▸ **Exercise**: Write out everything from the line containing "On closer inspection, is" down to the line containing "513 centimetres" in the records, keeping each line unchanged.

▸ **Dataset entries**:

———

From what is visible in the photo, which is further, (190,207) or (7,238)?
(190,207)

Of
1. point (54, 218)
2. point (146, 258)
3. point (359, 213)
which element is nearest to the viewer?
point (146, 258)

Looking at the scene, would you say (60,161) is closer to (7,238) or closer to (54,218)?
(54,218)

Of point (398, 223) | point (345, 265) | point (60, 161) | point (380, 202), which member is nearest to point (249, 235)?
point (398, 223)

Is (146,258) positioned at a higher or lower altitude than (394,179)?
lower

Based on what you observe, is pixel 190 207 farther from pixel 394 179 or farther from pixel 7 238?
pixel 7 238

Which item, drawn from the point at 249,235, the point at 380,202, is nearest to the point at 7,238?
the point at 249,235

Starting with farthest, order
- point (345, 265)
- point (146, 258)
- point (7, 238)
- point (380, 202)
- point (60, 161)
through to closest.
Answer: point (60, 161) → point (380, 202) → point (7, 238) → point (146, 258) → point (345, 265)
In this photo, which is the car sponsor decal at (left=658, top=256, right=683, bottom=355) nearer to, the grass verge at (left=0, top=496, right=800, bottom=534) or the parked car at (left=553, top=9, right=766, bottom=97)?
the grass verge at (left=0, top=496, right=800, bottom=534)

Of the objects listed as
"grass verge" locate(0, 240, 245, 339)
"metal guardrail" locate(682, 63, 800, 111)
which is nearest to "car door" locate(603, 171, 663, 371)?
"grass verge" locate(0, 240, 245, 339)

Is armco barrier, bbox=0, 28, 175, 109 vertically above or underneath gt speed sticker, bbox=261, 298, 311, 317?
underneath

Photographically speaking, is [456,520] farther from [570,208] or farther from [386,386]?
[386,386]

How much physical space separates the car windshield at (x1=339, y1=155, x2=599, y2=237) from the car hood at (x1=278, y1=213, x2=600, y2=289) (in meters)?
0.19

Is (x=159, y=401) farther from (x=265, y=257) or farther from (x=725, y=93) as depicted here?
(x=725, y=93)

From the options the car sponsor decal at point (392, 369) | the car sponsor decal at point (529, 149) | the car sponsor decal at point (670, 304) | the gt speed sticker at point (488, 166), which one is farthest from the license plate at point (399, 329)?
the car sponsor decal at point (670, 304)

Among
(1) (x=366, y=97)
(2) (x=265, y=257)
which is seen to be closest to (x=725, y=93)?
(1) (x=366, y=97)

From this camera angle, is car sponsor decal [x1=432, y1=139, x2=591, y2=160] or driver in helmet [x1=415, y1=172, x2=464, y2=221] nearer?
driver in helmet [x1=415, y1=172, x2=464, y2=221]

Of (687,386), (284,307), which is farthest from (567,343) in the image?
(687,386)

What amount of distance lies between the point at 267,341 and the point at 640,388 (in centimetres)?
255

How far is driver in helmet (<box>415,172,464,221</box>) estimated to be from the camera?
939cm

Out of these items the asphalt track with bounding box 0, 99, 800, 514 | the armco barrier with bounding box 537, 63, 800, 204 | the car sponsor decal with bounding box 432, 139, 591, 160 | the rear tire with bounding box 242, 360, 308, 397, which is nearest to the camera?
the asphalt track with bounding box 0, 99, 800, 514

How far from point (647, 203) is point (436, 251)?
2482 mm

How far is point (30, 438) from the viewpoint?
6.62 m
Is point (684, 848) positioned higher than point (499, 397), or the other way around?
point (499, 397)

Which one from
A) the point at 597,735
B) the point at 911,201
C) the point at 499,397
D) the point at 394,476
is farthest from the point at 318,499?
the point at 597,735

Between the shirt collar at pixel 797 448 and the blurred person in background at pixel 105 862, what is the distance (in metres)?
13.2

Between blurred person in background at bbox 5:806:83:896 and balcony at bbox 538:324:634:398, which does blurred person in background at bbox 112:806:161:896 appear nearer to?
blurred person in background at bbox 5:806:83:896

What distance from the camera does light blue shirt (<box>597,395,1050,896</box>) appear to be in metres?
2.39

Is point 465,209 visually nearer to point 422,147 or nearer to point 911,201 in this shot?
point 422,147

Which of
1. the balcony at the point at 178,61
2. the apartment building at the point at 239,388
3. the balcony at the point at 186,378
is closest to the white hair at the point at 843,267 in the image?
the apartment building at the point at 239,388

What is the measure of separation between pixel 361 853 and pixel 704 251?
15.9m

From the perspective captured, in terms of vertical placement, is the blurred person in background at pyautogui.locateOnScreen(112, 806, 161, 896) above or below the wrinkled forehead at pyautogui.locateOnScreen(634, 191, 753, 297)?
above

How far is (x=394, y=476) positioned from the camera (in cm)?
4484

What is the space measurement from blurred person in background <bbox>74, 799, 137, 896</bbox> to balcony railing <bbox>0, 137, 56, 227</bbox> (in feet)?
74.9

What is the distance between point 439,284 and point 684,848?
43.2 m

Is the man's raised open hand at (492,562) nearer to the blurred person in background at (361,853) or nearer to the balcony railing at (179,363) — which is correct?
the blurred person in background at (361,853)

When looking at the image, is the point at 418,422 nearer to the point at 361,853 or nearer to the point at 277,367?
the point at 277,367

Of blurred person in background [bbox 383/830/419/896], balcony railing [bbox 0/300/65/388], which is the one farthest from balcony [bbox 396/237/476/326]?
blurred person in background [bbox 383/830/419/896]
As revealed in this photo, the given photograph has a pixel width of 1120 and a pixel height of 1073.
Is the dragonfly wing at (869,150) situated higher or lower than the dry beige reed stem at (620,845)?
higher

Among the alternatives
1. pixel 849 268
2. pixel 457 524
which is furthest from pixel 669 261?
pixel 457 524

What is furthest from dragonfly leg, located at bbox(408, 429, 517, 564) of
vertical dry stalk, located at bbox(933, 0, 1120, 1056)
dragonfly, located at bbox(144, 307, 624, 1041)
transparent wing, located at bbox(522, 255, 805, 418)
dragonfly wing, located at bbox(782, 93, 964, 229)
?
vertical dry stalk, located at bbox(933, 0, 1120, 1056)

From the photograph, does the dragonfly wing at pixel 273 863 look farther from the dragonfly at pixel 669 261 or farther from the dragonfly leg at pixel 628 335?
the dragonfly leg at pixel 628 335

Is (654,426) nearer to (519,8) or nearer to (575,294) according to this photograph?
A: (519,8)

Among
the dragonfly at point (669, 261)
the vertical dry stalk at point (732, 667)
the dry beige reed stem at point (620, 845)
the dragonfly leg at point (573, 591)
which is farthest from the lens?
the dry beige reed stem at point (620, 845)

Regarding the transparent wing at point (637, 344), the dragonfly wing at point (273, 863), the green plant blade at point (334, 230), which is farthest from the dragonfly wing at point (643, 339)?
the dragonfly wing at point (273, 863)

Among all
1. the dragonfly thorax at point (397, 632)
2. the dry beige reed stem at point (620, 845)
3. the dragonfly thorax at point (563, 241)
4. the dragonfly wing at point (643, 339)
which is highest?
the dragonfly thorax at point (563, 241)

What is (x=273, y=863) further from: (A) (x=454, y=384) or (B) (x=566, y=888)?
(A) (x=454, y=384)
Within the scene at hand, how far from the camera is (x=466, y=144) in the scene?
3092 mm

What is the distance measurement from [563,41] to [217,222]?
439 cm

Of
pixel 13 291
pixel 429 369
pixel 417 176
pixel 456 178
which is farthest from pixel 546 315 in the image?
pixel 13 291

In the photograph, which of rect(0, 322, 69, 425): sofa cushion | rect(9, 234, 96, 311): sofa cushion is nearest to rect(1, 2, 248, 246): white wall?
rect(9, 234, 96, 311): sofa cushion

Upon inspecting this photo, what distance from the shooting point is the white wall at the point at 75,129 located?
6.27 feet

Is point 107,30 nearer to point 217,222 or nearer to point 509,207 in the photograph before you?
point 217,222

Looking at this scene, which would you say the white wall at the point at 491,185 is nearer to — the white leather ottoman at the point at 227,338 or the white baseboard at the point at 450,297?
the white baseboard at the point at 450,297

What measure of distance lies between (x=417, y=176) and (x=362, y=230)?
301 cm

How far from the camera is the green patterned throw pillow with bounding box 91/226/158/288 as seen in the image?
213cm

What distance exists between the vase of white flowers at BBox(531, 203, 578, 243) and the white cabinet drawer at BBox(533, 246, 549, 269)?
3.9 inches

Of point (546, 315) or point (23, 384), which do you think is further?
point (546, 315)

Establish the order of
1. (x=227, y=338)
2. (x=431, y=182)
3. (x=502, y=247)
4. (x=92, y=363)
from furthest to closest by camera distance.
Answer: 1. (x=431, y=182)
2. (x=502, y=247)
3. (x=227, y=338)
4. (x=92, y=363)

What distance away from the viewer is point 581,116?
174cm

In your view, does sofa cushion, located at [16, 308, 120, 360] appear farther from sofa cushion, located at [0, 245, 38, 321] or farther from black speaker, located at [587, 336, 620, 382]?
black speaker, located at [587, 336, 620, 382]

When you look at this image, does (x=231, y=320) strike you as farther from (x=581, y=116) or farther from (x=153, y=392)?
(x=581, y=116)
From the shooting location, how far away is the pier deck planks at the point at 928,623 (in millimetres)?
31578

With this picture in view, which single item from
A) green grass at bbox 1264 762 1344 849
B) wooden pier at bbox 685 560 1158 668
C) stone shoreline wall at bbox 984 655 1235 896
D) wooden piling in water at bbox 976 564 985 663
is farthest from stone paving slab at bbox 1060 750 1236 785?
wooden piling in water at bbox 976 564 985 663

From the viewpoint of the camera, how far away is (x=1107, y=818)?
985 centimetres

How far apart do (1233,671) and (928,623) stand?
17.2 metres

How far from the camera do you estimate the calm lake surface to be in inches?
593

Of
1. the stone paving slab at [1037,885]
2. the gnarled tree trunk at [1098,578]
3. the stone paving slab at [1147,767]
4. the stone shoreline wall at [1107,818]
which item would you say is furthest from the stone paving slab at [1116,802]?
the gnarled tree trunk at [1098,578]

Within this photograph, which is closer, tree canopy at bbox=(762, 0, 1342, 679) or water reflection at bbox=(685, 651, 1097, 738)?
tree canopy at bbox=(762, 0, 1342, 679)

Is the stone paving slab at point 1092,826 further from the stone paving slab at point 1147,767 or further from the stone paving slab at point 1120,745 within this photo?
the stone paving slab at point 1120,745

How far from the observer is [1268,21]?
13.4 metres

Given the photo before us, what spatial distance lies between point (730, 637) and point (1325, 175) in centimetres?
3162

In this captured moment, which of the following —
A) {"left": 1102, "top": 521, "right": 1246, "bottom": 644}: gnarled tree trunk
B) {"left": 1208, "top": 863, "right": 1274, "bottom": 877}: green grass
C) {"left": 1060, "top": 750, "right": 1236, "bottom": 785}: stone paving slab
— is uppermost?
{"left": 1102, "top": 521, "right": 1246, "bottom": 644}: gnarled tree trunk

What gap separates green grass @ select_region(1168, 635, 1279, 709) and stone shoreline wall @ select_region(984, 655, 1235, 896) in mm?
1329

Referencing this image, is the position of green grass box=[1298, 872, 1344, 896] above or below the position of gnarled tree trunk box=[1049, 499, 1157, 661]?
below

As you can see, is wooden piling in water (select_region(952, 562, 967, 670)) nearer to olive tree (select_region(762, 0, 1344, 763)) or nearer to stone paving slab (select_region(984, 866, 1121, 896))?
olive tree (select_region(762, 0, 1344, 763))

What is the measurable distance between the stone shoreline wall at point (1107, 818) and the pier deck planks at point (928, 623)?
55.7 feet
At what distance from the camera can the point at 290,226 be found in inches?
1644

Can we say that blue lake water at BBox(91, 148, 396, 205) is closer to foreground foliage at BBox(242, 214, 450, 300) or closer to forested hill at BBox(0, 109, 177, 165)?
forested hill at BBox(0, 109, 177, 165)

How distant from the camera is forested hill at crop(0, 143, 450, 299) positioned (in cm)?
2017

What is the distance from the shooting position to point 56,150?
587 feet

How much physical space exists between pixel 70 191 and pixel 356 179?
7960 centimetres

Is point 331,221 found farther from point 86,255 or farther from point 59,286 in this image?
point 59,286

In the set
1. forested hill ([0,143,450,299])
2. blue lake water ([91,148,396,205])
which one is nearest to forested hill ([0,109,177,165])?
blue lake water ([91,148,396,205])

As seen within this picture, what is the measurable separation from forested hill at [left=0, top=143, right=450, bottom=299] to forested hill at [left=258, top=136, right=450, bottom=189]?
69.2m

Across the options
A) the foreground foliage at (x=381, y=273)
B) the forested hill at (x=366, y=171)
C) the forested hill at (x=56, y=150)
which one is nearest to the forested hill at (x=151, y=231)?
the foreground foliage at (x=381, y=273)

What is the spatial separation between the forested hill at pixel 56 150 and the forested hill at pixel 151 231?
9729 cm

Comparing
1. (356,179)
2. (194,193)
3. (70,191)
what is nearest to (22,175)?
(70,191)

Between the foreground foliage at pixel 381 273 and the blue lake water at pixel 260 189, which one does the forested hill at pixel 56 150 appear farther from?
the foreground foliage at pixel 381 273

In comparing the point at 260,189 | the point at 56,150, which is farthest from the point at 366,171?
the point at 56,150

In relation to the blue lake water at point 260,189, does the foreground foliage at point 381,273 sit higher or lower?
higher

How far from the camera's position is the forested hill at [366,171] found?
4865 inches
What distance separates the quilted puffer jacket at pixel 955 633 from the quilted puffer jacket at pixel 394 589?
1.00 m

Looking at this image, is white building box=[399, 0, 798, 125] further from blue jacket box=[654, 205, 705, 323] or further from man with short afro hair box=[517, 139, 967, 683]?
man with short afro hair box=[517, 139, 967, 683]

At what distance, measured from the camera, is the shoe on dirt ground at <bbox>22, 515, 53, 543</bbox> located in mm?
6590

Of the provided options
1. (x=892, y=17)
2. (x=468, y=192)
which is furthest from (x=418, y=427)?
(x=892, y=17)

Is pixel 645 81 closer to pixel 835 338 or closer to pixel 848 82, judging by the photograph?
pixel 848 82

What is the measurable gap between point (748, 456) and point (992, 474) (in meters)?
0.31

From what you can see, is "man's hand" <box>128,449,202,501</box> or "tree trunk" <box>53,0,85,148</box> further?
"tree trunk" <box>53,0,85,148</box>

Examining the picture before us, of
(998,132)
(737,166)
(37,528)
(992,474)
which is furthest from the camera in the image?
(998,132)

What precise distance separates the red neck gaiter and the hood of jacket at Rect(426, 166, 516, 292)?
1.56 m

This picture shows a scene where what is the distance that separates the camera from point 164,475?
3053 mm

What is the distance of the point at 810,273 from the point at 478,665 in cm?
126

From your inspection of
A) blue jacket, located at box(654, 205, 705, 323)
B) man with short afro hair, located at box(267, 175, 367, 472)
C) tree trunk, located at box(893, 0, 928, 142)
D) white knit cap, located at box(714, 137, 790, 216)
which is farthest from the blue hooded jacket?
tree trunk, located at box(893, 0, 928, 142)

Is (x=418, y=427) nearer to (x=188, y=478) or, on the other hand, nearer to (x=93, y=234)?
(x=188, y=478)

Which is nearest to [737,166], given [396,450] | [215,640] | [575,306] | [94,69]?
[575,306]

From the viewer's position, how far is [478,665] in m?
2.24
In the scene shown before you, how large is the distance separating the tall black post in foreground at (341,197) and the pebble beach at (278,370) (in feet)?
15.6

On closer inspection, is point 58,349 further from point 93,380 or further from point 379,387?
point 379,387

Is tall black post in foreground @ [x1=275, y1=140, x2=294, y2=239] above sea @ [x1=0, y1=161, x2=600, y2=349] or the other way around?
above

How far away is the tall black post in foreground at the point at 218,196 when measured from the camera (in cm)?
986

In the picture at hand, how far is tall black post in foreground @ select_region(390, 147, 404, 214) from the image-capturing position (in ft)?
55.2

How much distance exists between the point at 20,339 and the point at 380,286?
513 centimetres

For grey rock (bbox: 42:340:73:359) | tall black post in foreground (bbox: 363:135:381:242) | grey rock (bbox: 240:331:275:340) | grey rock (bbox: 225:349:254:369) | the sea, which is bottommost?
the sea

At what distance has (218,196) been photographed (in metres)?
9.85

———

▸ **Correct output**:
On closer inspection, is point 58,349 further from point 93,380 or further from point 379,387?
point 379,387

Is tall black post in foreground @ [x1=275, y1=140, x2=294, y2=239] above sea @ [x1=0, y1=161, x2=600, y2=349] or the other way around?
above

How far away is the tall black post in foreground at the point at 218,196 when measured from the camera (in cm)?
986

In the picture at hand, how far is tall black post in foreground @ select_region(390, 147, 404, 214) from the image-capturing position (in ft)?
55.2

How much distance exists between the point at 20,339 and the point at 380,286?
513 centimetres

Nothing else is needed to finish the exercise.